Exercise aim:
From the commentary on the nondelegation question in Gundy v. United States, set down the words verbatim, starting at "As the government" and ending at "this delegation unconstitutional.".

Supplied passage:
The Supreme Court has accepted certiorari in a case that raises a nondelegation doctrine question (as well as several other issues). In Gundy v. United States, the nondelegation issue involves the federal Sex Offender Notification and Registration Act (“SORNA”). The Act relates to the requirement that sex offenders register their status. In one provision of the Act, “Congress left it to the Attorney General to decide whether and on what terms sex offenders convicted before the date of SORNA’s enactment should be required to register their location or face another criminal conviction.”

While the Act specified in detail how it was to be applied to a person convicted after its passage, the Act said almost nothing about how it was to be applied to past offenders. Instead, it delegated the question to the Attorney General, providing that “The Attorney General shall have the authority to specify the applicability of the requirements of this subchapter to sex offenders convicted before the enactment of this chapter … and to prescribe rules for registration of any such sex offender.”

As then-Judge Gorsuch wrote in a different case before the 10th Circuit on the provision, this leaves enormous discretion to the AG:

As the government acknowledges, this language leaves the Attorney General free to do nothing . . . Alternatively, “[u]nder his delegated authority in Subsection (d), the Attorney General could” require all past offenders to register or “require some but not all to register.” Or, alternatively still, he could require those forced to register to “comply with some but not all of the registration requirements” applicable to future offenders in order to adapt the law as he thinks best for past offenders . . . Even then, the Attorney General remains free to “change his mind at any given time or over the course of different administrations.”

I agree with Judge Gorsuch that the Supreme Court should hold this delegation unconstitutional.

The problem in this area is to establish a workable standard for excessive delegations. I have a proposal for a reasonably workable standard.  Some broad delegations to agencies allow them to take actions that are “in the public interest.”  Such delegations should be unconstitutional.  Only delegations that are more constraining would be constitutional. While this would allow less constrained delegations than I would prefer, it would establish a relatively clear standard. And it would hold the delegation in Gundy unconstitutional, since the delegation in that case had no limitation on the AG at all.

Study material:
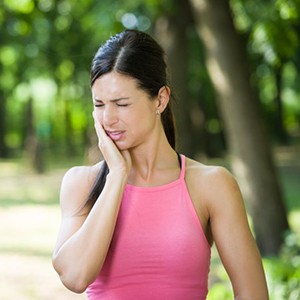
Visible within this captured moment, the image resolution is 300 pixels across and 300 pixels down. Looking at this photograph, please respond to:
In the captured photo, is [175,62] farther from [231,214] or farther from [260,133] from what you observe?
[231,214]

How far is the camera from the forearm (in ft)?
7.70

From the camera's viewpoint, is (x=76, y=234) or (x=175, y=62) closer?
(x=76, y=234)

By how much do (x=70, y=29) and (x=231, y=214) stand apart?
20672mm

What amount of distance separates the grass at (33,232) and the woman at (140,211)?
3.58m

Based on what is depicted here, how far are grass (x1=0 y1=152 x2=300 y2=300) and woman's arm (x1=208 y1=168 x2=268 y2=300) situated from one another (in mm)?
3551

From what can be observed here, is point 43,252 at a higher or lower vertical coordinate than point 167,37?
lower

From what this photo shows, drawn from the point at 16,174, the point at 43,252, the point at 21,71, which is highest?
the point at 21,71

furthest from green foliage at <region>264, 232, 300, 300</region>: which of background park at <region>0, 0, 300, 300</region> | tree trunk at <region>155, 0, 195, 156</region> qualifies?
tree trunk at <region>155, 0, 195, 156</region>

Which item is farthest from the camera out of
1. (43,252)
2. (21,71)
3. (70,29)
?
(21,71)

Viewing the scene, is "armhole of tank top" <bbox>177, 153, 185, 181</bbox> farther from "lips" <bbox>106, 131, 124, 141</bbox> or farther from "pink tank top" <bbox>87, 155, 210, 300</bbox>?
"lips" <bbox>106, 131, 124, 141</bbox>

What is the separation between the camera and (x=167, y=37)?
13.6m

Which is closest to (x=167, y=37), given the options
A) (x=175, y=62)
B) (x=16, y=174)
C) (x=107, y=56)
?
(x=175, y=62)

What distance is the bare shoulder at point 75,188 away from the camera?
2.51 meters

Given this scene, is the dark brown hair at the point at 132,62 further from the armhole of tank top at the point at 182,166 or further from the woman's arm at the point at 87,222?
the armhole of tank top at the point at 182,166
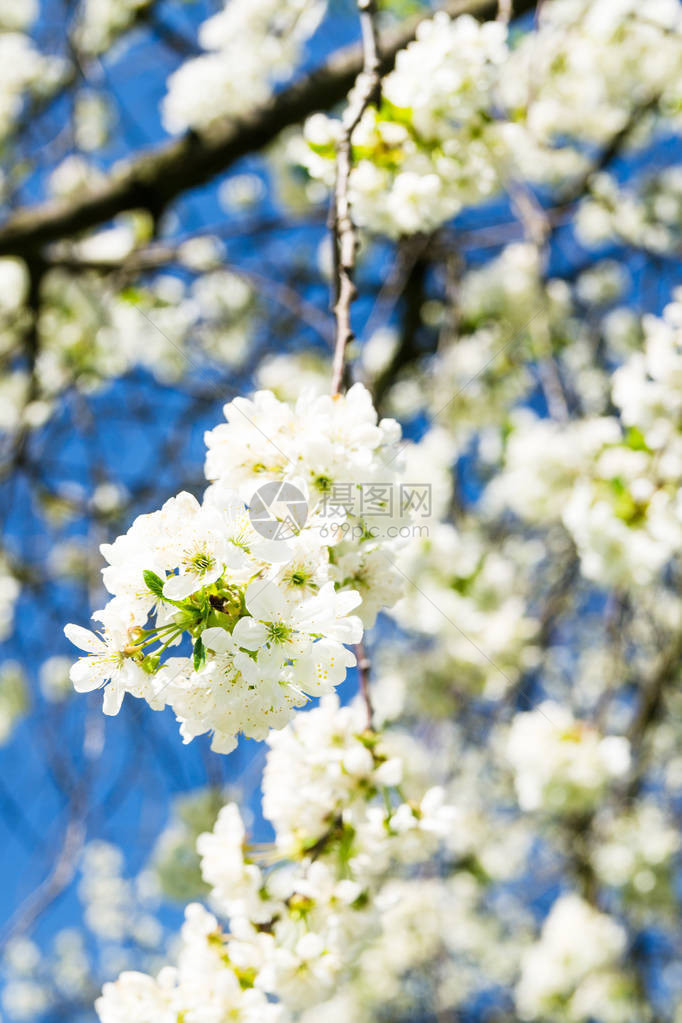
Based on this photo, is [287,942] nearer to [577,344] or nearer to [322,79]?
[322,79]

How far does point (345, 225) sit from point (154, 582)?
56 cm

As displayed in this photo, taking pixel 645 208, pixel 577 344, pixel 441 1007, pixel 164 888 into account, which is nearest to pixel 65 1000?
pixel 164 888

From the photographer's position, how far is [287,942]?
3.81 ft

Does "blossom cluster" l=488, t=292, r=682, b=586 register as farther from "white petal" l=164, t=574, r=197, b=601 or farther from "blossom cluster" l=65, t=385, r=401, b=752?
"white petal" l=164, t=574, r=197, b=601

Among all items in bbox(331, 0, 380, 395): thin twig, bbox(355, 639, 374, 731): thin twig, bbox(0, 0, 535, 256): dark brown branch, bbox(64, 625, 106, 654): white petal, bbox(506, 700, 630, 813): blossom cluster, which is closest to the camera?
bbox(64, 625, 106, 654): white petal

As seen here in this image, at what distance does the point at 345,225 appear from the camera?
1.08 metres

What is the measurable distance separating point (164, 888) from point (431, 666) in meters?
1.43

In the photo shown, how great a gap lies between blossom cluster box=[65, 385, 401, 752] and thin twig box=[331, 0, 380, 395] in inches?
3.9

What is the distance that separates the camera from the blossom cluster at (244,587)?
83cm

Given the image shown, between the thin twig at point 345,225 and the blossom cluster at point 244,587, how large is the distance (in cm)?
10

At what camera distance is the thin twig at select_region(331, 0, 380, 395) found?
1023 mm

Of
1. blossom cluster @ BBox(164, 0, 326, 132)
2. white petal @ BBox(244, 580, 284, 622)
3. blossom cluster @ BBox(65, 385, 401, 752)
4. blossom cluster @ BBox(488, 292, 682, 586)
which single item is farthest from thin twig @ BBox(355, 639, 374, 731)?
blossom cluster @ BBox(164, 0, 326, 132)

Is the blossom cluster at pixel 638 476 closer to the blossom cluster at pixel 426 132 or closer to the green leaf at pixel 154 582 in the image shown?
the blossom cluster at pixel 426 132

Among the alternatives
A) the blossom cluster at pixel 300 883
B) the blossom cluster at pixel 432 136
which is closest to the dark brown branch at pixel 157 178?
the blossom cluster at pixel 432 136
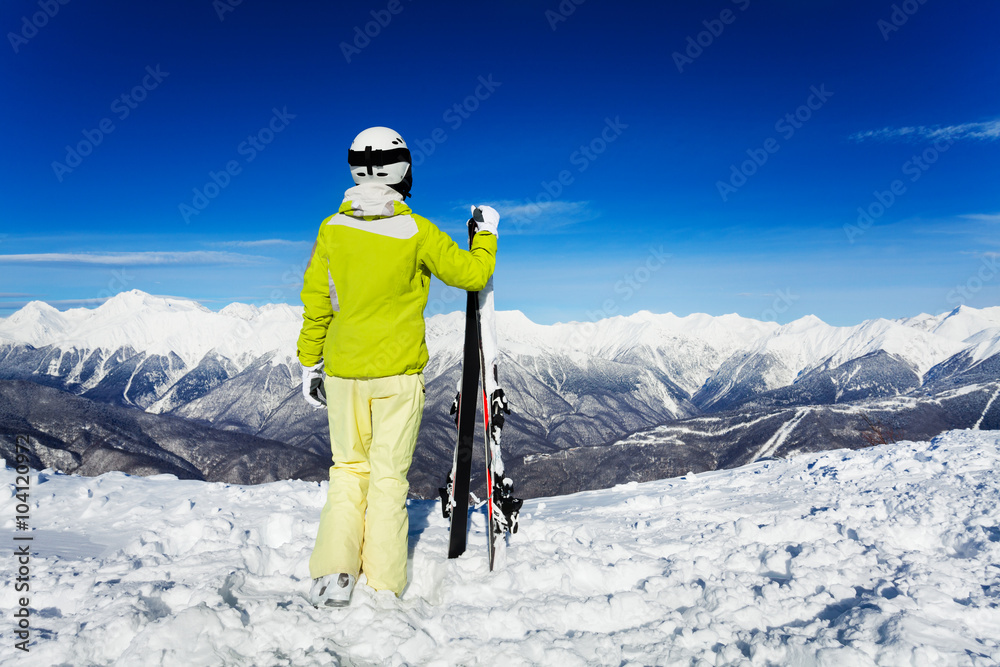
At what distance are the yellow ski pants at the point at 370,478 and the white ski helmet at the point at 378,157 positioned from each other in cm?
157

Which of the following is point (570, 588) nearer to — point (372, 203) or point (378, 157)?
point (372, 203)

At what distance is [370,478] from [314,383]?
0.94 m

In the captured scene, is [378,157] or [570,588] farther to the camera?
[570,588]

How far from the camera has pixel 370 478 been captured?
174 inches

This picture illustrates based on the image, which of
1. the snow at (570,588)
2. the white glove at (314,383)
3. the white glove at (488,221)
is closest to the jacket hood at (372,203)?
the white glove at (488,221)

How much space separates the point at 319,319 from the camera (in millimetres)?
4543

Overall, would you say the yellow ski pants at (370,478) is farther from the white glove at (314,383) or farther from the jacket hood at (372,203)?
the jacket hood at (372,203)

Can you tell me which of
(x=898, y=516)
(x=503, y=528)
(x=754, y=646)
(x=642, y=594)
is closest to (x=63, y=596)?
(x=503, y=528)

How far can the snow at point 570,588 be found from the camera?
337cm

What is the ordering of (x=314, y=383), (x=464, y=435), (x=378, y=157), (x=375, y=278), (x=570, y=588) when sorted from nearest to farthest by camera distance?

Solution:
As the government acknowledges, this language leaves the Attorney General free to do nothing . . . Alternatively, “[u]nder his delegated authority in Subsection (d), the Attorney General could” require all past offenders to register or “require some but not all to register.” Or, alternatively still, he could require those forced to register to “comply with some but not all of the registration requirements” applicable to future offenders in order to adapt the law as he thinks best for past offenders . . . Even then, the Attorney General remains free to “change his mind at any given time or over the course of different administrations.”

I agree with Judge Gorsuch that the Supreme Court should hold this delegation unconstitutional.